» Tujuan Tugas: Tolong tuliskan ulang persis bagian teks tentang sanksi protokol kesehatan Pilkada 2020, dari "Sementara, Badan Pengawas" sampai "6 September lalu.".

» Teks yang Dikaji:

------

Ancaman Hukum Bagi Paslon Pilkada yang Mengancam Kesehatan di Masa Pandemi
Presiden RI Joko Widodo (Foto: Setkab)

Bagikan:

JAKARTA - Kekhawatiran meningkatnya penularan COVID-19 akibat penyelenggaraan tahapan Pilkada 2020 baru tersadar dalam benak Presiden Joko Widodo, setelah mengetahui banyak bakal pasangan calon (bapaslon) melanggar protokol kesehatan ketika mendaftarkan diri.

Jokowi, ketika itu, langsung segera meminta pemerintah dan penyelenggara pemilu untuk memperketat penerapan protokol kesehatan demi mencegah klaster COVID-19 dalam penyelenggaraan Pilkada 2020.

"Saya minta Pak Mendagri (Tito Karnavian), urusan yang berkaitan dengan klaster Pilkada ini betul-betul diberikan ketegasan. Jadi, ketegasan Mendagri nanti dengan Bawaslu berikan peringatan keras," kata Jokowi pada Senin, 7 September.

Pada hari yang sama, Kementerian Dalam Negeri, Komisi Pemilihan Umum (KPU), dan Badan Pengawas Pemiliu (Bawaslu) berkumpul untuk memformulasikan penerapan sanksi bagi paslon yang melanggar protokol kesehatan.

Sebab, ketika pemerintah, KPU, dan DPR sepakat untuk melanjutkan tahapan Pilkada 2020 sejak bulan Juni, penyusunan sanksi pelanggar protokol kesehatan yang ada saat ini masih lemah.

Bila melihat Pasal 11 Peraturan KPU Nomor 6 Tahun 2020, saksi yang akan diberikan kepada peserta pilkada hanya sebatas teguran, baik kepada paslon, partai politik, maupun tim kampanye yang melanggar protokol kesehatan.

Akhirnya, ketiga lembaga ini mengeluarkan jurus masing-masing untuk mengancam agar peserta pilkada tak lagi melakukan pelanggaran protokol kesehatan kembali terjadi, khususnya saat masa kampanye nanti.

Staf Khusus Menteri Dalam Negeri, Kastorius Sinaga, menyebut Kemendagri akan menunda masa pelantikan bagi pemenang Pilkada 9 Desember 2020 mendatang bagi paslon yang terbukti melanggar protokol COVID-19.

"Penundaan pelantikan diusulkan berlangsung dalam kurun waktu 3 sampai 6 bulan. Sanksi ini dikenakan kepada paslon yang terbukti berkali-kali melakukan pelanggaran protokol kesehatan kampanye Pilkada," kata Kastorius, Selasa, 8 September.

Sementara, Badan Pengawas Pemilu (Bawaslu) melakukan saksi administratif berupa teguran tertulis kepada paslon yang melanggar protokol kesehatan. Hal ini sudah dilakukan Bawaslu ke 260 bapaslon pelanggar protokol saat melakukan pendaftaran tanggal 4 sampai 6 September lalu.

------

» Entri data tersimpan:
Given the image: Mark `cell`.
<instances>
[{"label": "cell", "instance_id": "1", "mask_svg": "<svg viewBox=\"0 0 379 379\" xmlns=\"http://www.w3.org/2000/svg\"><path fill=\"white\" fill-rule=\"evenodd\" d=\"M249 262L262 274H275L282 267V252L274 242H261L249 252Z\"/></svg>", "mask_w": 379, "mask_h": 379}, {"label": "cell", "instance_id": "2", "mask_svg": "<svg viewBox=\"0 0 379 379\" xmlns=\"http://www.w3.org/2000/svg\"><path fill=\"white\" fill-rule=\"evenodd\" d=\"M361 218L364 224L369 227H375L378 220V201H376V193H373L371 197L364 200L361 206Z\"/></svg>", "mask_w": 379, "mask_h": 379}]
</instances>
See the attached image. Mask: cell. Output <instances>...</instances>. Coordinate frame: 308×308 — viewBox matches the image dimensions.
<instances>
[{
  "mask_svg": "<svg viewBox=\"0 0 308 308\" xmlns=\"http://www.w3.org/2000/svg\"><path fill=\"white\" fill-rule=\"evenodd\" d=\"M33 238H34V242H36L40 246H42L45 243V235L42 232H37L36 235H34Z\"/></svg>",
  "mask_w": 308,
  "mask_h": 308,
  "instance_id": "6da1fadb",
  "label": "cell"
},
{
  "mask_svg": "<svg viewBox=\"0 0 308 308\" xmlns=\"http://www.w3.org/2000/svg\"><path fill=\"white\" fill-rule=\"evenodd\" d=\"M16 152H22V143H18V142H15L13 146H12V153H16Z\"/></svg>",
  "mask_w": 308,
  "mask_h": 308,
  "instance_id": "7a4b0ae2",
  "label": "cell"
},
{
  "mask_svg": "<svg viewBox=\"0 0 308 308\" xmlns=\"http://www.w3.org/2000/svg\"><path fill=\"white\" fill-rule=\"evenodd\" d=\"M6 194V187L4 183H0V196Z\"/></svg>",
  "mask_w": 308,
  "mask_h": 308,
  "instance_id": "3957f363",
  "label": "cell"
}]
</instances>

------

» Penyelesaian:
Sementara, Badan Pengawas Pemilu (Bawaslu) melakukan saksi administratif berupa teguran tertulis kepada paslon yang melanggar protokol kesehatan. Hal ini sudah dilakukan Bawaslu ke 260 bapaslon pelanggar protokol saat melakukan pendaftaran tanggal 4 sampai 6 September lalu.